When this is all over…"

He didn't ask it like he expected an answer.

He asked it like a child asks the ocean if it's ever been held.

Cenotlatlacatl didn't look up right away.

His eyes lingered on the mist still curling around his arms, slowly fading.

The silence returned — but not empty.

It felt like it was waiting.

He finally spoke:

"I don't know what's right.

I used to think survival was enough.

Then I thought revenge would make it easier.

Now… I think maybe the right way to live is to remember.

Even the things we wish we could forget."

He looked at Kamelotl then, straight on.

No mask. No myth. Just a man who had lost too much to lie.

"As for rest…

Maybe we don't get peace. Maybe we become it.

One day. For someone else.

Maybe Mictlan isn't a punishment — maybe it's the walk we take

so others don't have to."

Kamelotl let out a bitter laugh, more sigh than sound.

"Matron Xarátenga's offer is looking very tempting, don't you think?"

He ran a hand along the edge of his obsidian leg, watching it catch the faint light from Cenotlatlacatl's sigils.

"I don't regret the decision we made.

I just hope… when everything's done, and it's time to rest…

we can run through her flower field.

Maybe in our forms. Maybe as butterflies or something."

A small smirk tugged at the edge of his mouth, but it didn't hold.

"As long as we get to enjoy some peace in her realm.

Do you think she'll remember us?"

"Think she'll let us stay…

until we're ready to be reincarnated?"

Cenotlatlacatl looked at him for a long moment, then turned his gaze upward — though there was no sky above, only the soft nothingness of the arc's cradle.

"She remembers everything.

Every name. Every mistake. Every moment we thought no one saw."

He paused.

His voice softened.

"I think that's what her flowers are made of."

Kamelotl chuckled dryly.

"You think she'll plant us?"

Cenotlatlacatl shrugged, a rare curve to his lips.

"Only if we make good compost."

They both laughed, just a little.

And for a fleeting moment, it felt like enough.

Far beyond the arc's path, past the edge of the breathless void,

a still lake slept beneath the stars.

Moonlight poured across its surface,

unbroken, sacred —

a silver mirror cradled in the womb of silence.

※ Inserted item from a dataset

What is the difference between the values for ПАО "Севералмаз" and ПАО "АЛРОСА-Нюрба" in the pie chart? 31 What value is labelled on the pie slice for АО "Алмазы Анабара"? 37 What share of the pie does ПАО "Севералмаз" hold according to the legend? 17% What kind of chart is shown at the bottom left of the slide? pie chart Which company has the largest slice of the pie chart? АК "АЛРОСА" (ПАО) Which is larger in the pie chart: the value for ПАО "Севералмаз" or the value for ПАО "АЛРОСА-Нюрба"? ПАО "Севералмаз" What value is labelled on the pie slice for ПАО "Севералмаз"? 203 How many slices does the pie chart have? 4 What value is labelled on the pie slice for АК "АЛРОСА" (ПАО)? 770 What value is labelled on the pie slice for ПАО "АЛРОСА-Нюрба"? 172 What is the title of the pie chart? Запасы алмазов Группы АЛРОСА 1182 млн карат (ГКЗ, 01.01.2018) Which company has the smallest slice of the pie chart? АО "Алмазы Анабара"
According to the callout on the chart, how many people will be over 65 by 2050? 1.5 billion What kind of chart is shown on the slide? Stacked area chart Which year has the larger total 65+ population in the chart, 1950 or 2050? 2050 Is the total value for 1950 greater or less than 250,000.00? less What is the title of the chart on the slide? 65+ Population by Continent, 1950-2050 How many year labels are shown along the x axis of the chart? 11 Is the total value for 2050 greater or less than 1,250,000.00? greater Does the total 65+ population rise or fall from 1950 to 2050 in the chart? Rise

And in its reflection, she stood.

Cloaked in light, crowned in night.

Matron Xarátenga.

She watched the ripples in her lake —

each one a dream, each one a soul.

And as their laughter echoed faintly across the folds of time,

she smiled.

"Children of obsidian…

One day you may spread your obsidian wings over my flowers.

But sadly, your journey is not yet complete…

Still —

you may make this your home,

when the pain you will live through

has finished carving itself into your bones.

As long as it takes, my children."

She whispered the vow not for them,

but for the only one who could hear.

From beneath the trees where no light reached,

Ñuhu Ña'an Savi stepped forth —

Matron of the Rain Shadows.

"And when they are ready to return…

they will be reborn in my caverns.

Not as warriors. Not as echoes.

But as children again —

into a more simple, peaceful way of life."

Their words vanished into the stillness.

But somewhere, deep inside a drifting arc of root and breath,

two souls breathed in unison.

Not knowing they had just been promised peace.